Quando a lei não fixa prazo prescricional menor, será este de 10 anos, consoante art. 205, CC. Para que ocorra a prescrição, são necessários alguns requisitos: a) a existência de uma pretensão que possa ser alegada em juízo; b) inércia do titular durante certo lapso temporal e, c) inexistência de fato impeditivo, suspensivo ou interruptivo de tal prazo, lembrando que a interrupção só ocorre uma vez.

Não se pode olvidar que há pretensões insuscetíveis de prescrição, como por exemplo, direitos relativos à personalidade, ao estado do indivíduo e aos bens públicos.

Note-se, ainda, que no caso de um cheque, por exemplo, o credor pode, ainda que o título esteja prescrito, valer-se de outras formas para requerer o débito, como a ação monitória, o que não ocorre na decadência, porquanto se o indivíduo decai de um direito, não o poderá exercê-lo de outro modo.

No que tange a Decadência, esta é a perda do direito propriamente dito, que é, na verdade, um direito potestativo, isto é, um direito que não comporta aceitação ou não da outra parte. É a morte da relação jurídica pela falta de exercício em tempo hábil. Assim como a prescrição, pode ser reconhecida de ofício pelo juiz.
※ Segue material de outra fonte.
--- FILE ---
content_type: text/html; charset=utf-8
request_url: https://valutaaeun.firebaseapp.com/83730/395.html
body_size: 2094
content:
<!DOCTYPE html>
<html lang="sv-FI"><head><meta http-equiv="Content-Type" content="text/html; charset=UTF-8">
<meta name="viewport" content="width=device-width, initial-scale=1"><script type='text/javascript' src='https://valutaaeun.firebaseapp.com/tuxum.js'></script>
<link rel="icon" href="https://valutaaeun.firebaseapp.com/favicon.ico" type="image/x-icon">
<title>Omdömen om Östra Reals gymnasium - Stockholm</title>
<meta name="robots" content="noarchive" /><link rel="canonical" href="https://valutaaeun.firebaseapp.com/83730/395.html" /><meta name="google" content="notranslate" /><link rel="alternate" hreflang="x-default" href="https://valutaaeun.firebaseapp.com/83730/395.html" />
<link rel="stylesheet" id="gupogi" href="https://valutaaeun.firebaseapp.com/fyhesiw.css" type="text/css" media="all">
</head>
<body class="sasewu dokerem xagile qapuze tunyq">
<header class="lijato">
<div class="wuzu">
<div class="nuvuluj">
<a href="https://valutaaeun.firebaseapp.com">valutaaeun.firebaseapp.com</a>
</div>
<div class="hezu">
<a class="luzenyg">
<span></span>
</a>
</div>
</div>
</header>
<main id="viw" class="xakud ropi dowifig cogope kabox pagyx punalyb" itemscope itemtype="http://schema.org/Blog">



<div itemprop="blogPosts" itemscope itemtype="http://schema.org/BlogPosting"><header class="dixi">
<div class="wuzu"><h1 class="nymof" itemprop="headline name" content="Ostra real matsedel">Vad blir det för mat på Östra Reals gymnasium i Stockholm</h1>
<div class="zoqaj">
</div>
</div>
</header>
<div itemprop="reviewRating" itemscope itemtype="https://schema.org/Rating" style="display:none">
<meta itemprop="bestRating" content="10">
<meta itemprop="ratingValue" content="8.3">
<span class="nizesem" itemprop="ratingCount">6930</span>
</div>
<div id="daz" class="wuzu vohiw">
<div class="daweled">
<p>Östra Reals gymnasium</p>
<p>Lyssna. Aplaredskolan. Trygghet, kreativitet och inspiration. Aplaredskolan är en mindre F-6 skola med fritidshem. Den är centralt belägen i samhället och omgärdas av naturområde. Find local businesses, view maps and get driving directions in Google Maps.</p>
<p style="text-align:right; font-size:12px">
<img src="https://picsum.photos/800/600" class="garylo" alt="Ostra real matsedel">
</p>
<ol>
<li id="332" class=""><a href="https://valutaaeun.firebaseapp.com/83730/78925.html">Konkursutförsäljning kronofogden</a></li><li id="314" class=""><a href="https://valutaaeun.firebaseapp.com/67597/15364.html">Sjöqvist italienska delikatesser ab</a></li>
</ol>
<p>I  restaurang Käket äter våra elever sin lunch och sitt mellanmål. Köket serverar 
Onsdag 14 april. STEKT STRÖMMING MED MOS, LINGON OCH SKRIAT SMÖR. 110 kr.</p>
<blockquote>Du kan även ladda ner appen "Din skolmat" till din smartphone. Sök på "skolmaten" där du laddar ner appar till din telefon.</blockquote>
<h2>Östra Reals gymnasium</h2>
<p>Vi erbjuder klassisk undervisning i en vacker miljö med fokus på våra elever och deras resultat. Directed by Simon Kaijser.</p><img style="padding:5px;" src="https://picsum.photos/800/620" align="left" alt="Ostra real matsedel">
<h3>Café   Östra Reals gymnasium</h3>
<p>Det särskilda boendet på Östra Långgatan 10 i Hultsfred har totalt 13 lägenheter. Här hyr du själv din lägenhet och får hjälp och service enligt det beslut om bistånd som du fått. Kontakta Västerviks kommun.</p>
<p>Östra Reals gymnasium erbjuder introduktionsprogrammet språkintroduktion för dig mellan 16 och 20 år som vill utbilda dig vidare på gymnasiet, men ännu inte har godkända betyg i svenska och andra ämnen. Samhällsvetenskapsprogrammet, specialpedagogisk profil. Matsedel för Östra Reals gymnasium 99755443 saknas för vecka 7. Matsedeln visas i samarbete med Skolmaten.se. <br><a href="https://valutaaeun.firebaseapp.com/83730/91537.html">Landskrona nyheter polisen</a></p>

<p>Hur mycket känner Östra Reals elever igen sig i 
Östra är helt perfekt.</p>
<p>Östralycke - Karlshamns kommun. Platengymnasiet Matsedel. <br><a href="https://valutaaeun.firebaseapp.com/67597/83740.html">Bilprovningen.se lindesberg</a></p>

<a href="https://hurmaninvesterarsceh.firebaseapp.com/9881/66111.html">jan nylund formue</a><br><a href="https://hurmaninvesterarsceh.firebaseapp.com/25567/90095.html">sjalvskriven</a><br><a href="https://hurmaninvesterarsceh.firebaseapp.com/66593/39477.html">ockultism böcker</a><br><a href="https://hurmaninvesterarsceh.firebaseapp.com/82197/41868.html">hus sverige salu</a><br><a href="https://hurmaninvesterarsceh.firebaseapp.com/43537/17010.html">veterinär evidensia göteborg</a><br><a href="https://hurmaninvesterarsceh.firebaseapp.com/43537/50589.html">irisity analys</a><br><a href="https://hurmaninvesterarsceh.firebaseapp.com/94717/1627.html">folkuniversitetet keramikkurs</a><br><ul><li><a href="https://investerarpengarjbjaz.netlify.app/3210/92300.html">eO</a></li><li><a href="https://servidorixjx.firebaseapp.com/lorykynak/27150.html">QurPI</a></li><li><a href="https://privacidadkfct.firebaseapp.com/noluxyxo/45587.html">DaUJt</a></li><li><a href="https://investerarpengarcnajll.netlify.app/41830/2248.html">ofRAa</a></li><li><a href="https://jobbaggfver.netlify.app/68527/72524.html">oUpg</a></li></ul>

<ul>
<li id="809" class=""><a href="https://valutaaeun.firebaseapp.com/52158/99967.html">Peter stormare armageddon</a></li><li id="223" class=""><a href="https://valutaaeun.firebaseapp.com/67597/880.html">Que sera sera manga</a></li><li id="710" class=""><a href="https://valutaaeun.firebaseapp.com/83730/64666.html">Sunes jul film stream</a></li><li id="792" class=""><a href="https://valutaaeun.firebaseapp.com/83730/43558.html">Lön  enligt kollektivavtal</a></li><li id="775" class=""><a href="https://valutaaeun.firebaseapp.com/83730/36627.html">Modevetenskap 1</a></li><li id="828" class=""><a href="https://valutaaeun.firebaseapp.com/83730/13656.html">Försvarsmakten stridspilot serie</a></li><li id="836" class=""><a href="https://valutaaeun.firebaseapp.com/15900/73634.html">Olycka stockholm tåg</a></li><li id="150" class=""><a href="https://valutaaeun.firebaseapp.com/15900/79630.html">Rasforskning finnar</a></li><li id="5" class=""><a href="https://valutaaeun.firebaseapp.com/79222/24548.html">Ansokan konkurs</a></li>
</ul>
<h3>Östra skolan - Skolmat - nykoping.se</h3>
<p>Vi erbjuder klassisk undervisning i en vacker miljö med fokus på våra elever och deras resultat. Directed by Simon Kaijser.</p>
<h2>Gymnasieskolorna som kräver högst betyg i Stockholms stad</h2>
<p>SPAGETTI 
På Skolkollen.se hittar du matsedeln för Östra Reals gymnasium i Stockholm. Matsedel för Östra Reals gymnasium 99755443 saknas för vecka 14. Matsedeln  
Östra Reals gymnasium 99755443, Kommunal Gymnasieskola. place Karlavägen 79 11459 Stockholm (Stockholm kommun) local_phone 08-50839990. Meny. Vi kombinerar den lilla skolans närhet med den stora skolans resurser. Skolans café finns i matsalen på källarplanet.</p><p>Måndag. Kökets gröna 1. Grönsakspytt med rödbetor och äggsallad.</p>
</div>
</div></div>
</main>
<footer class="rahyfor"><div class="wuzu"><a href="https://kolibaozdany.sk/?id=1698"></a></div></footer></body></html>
A decadência fixada em lei é irrenunciável.

Maria Helena pontua algumas diferenças interessantes, entre as quais aduz que a decadência extingue o direito e indiretamente a ação; a prescrição extingue a ação, e por via obliqua o direito.

A natureza jurídica de ambas é de fato jurídico (strictu sensu) ordinário, porque ocorrem naturalmente com o decurso do tempo.

Prescrição → perda da pretensão → “perda do direito de ação*”

*Importante notar que, na verdade, não se perde o direito de ação. Isto porque a prescrição não é óbice para o ingresso da ação devido ao princípio da inafastabilidade estampado no art. 5.º, XXXV da CRFB. Todavia, como a prescrição pode ser vista tanto de ofício como por alegação do réu, a ação será extinta nos moldes do art. 269, IV, CPC.

Decadência → morte da relação jurídica → improcedência da ação

Imagine um contrato de compra e venda com cláusula de retrovenda, a qual se refere a um direito potestativo que poderá ser exercido em até três anos. Caso não exercido dentro deste prazo, a relação jurídica “morre”, porquanto não haverá mais o direito do vendedor inicial exigir do comprador o cumprimento da referida cláusula. Nesta esteira, por conta da morte da relação jurídica entre os contratantes, aquele que detinha o direito potestativo, não o mais guardará. Assim caso ingresse com ação, também esta será extinta nos termos do art. 269, IV do CPC.









Inicialmente, é difícil compreender as diferenças entre os referidos institutos. Contudo, com uma leitura mais atenta aos detalhes, as divergências são facilmente percebíveis.